README
¶
Benchmarks
Eight benchmark harnesses that prove knowing's value with hard data. Each benchmark
is a standalone Go test package that indexes the knowing repo, runs measurements,
and auto-generates a FINDINGS.md with results and interpretation.
Summary
| Benchmark | What it proves | Key result |
|---|---|---|
| feedback-loop | Feedback compounding improves precision over time | 16% -> 36% precision (+20pp) after one round |
| context-relevance | Each engine layer adds measurable value | Feedback adds +9pp precision over baseline |
| token-savings | knowing reduces agent exploration cost | 55.6% fewer tokens, 52.8% fewer tool calls |
| edge-accuracy | Two-tier extraction provides meaningful signal | 53.6% import confirmation, 26.7% overall |
| test-scope-accuracy | Call-graph BFS predicts affected tests | 98.9% precision vs independent Go import DAG |
| wire-format | GCF is dramatically more token-efficient than JSON | 84% token savings, 74% byte savings |
| merkle-diff | Hierarchical Merkle tree enables scoped invalidation; context pack determinism and community root distinctness | 114x faster diff on real graph (11K edges), 517x on 100K synthetic edges, 59ns subgraph root lookups; 5 queries, 2 unique tasks = 2 unique PackRoots (perfect dedup) |
Running
# Run all benchmarks (takes ~60s):
GOWORK=off go test ./bench/... -timeout 5m
# Run a specific benchmark with verbose output:
GOWORK=off go test ./bench/feedback-loop/ -v -count=1
# Skip slow benchmarks in quick iteration:
GOWORK=off go test ./bench/... -short
All benchmarks index the live knowing repo from the working directory. Results vary slightly as the codebase evolves.
Design Principles
-
Self-contained. Each benchmark creates a temp database, indexes the repo, runs measurements, and cleans up. No external state or pre-existing database.
-
Auto-generated findings. Each test writes its own
FINDINGS.mdwith current numbers. Run the test to refresh the report. -
Independent ground truth. Benchmarks compare knowing's output against independent data sources (Go import graph, go/ast type resolution, manual ground truth fixtures) rather than circular self-validation.
-
Honest interpretation. FINDINGS.md documents what the data shows and what it does not. Limitations and caveats are stated explicitly.
Benchmark Details
feedback-loop
Proves the shared intelligence layer thesis: feedback anchored to content-addressed symbol hashes compounds over sessions, scopes by community, and expires naturally on rename.

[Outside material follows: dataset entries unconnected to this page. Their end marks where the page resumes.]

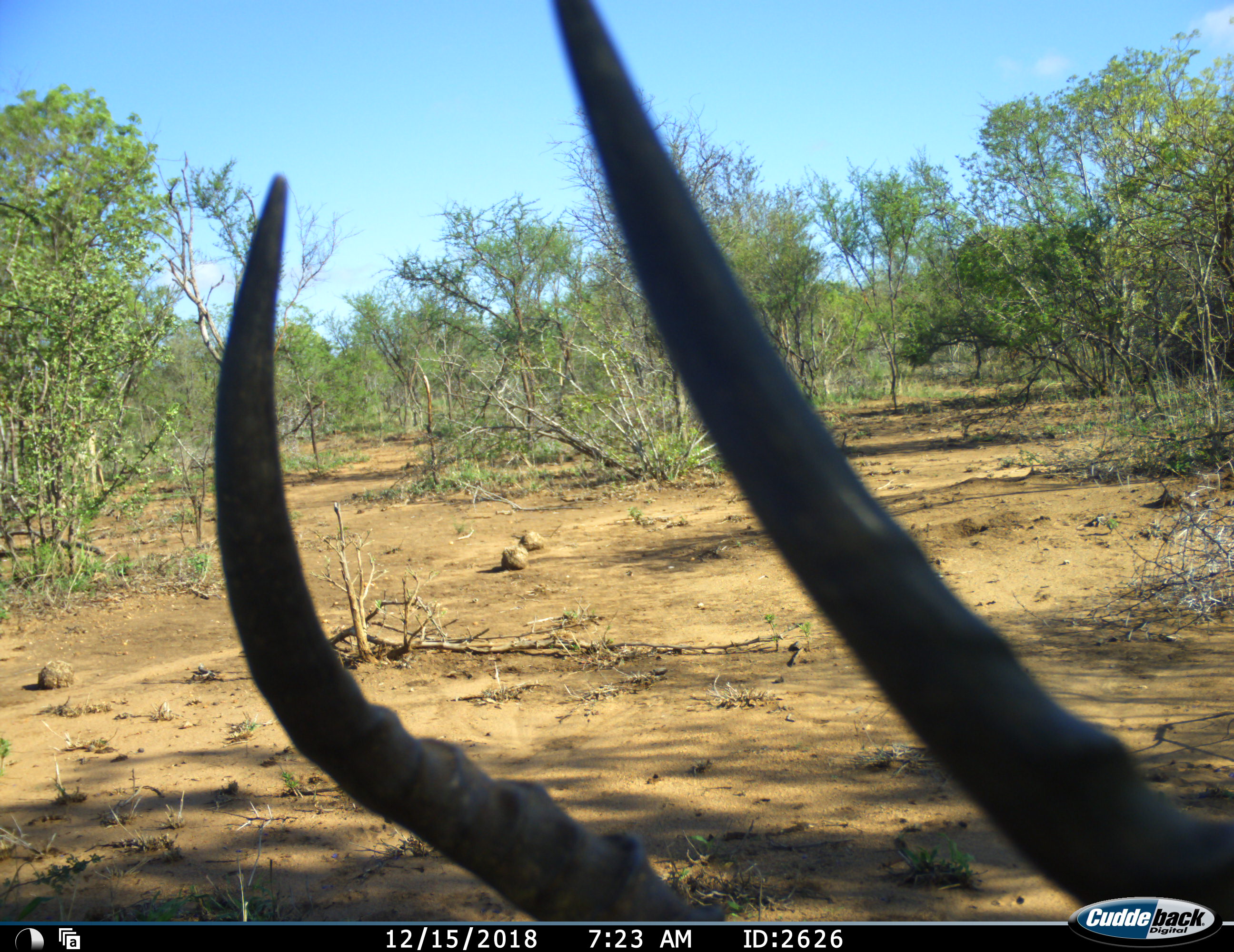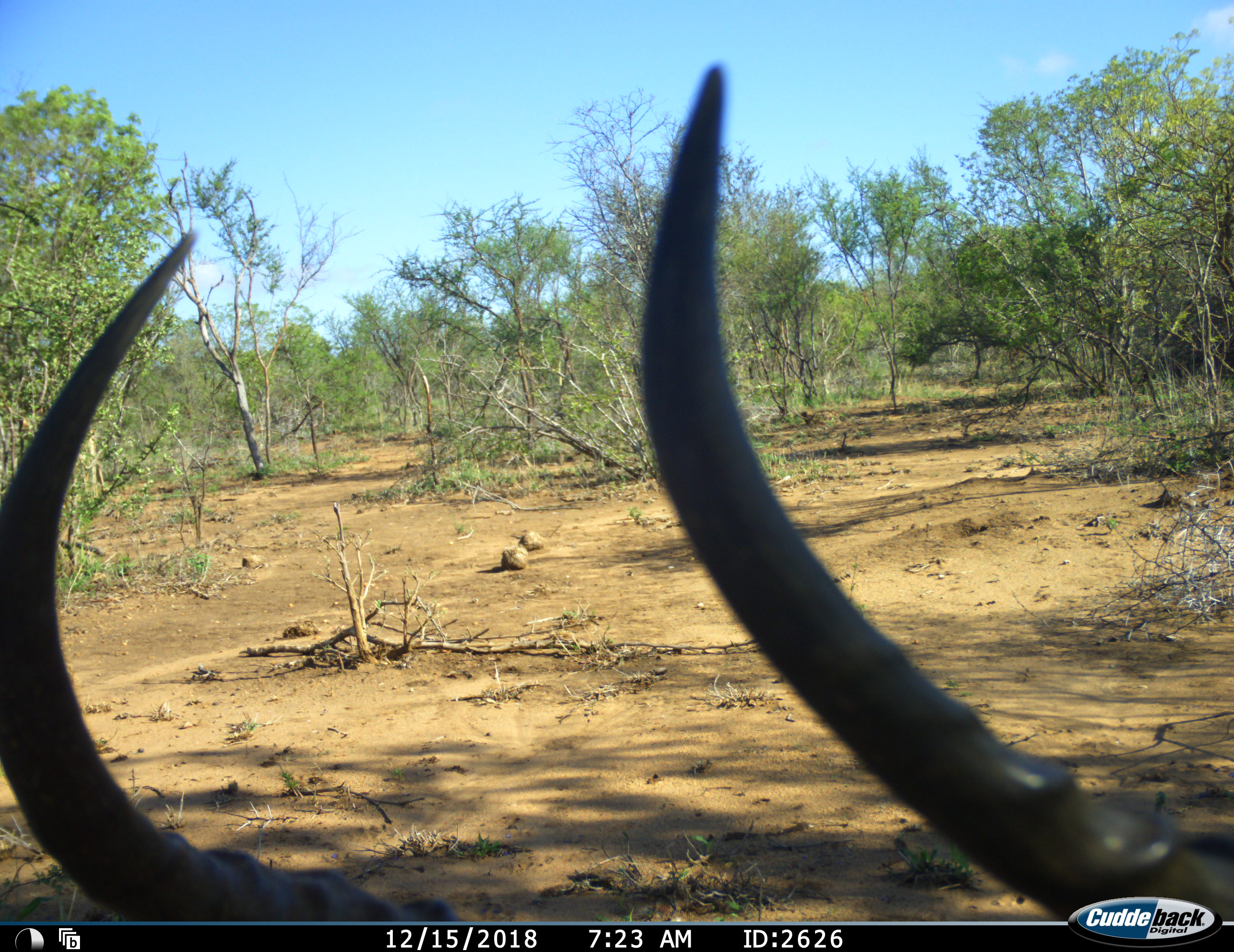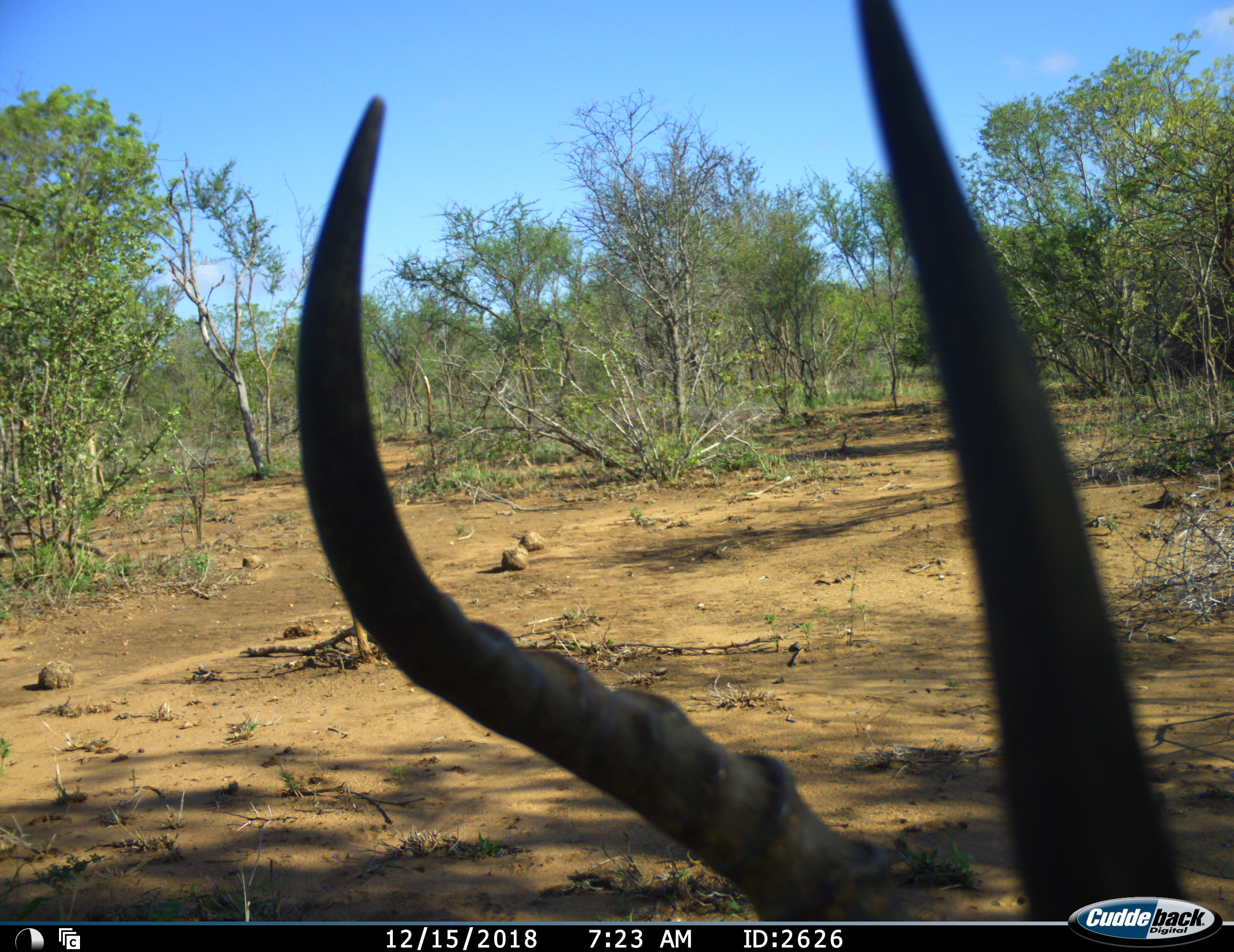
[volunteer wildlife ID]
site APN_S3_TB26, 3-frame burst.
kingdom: Animalia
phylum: Chordata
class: Mammalia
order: Artiodactyla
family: Bovidae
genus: Aepyceros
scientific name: Aepyceros melampus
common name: impala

- 4 tests: single-round, multi-round (5 rounds), community scoping, natural expiration
- 5 task fixtures with hand-curated ground truth (8 symbols each)
- Centered feedback scoring:
0.15 * (2*score - 1.0)
context-relevance
A/B comparison of 3 engine configurations across 10 task fixtures:
- Config A: keyword seeds only (Distance == 0)
- Config B: full engine (RWR + HITS + all 5 seed tiers)
- Config C: full engine + accumulated feedback
Shows that feedback is the strongest enhancement for precision at current repo scale, while HITS/RWR provides score differentiation that matters more on larger repos.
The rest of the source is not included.